Monday, September 28, 2009

Dumbing down work environments

Our LOB application has a couple of different codelines. Occasionally two will be in use simultaneously for a short period of time. This requires developers to think about where they are working. The TFS task that is assigned contains all relevant information, such as the codeline in which the developer should be working, but there are a couple of people who just always pick the wrong one.

Maybe I need to dumb down the work environment. Right now we've got separate VS2008 solution and project files for the codeline. We've got separate databases related to each codeline. And the multitude of reports are also similarly segregated by codeline. I suppose that I could spend time getting the codeline name somehow worked into all object names, but this feel unnecessarily infantile to the other developers who are able to consistently pick the right place to work.
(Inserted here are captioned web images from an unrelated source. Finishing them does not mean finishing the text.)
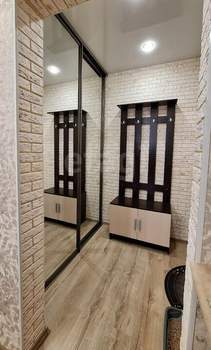 1-к квартира, вторичка, 38м2, 8/10 этаж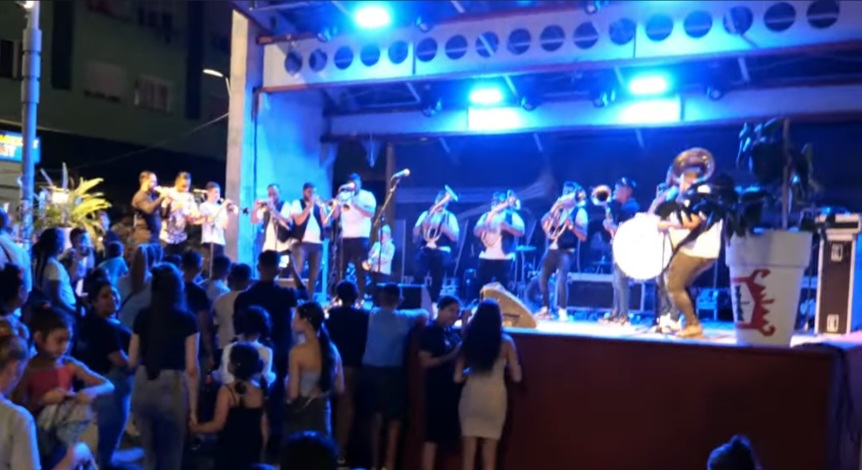 Vlasinsko leto 2024 (foto screenshot Youtube)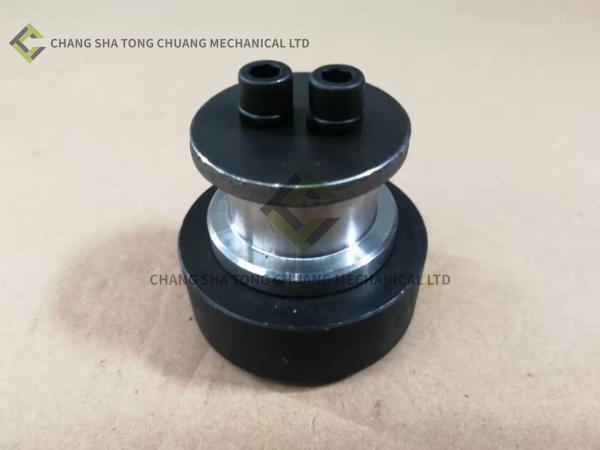 Zoomlion Spare Parts For Concrete Pump Truck Support Wheel Assy. 001614503B0130000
We have no junior developers on staff. No one is new to our organization either, so it's not like our software development processes are novel to anyone. Maybe I'm being too hard, but my expectation is that if your title is 'Senior Software Engineer' then you should be able to successfully analyze and execute work assignments. Knowing the personalities of the individuals involved I don't think that this behavior is intentional. That leads me to the conclusion that this is either apathy or sloppiness. Or both.

I suppose that this is a sore spot for me because I resent spending so much time merging and synchronizing. When someone works in the wrong place I've got to spend even more time sorting it all out. And then I also feel really petty when I have to scold someone who is a highly skilled, highly compensated professional for making such a rookie mistake. Again.

Friday, September 4, 2009

Windows 7 x64, Toad 9.7.2.5, Oracle 11g ODAC

After too much time and frustration, I finally got Toad (version 9.7.2.5) and Oracle Data Access Components to work on Windows 7 Professional x64.

For hours Toad wouldn't even acknowledge that an Oracle client was installed. I tried the 11g x86, Instant Client, 10g Oracle x64, finally Oracle 11g ODAC and Oracle Developer Tools for Visual Studio AKA ODTwithODAC1110621.zip started to work. At one point while trying to get Instant Client to work I manually set the ORACLE_HOME, TNS_ADMIN, and PATH environment variables. I don't know if that had any effect on my success. I'm too scared to remove them to find out considering the fragility of the Toad / Oracle client interaction. For now I'm just happy that my Dell Latitude E6500 can play any role other than netbook.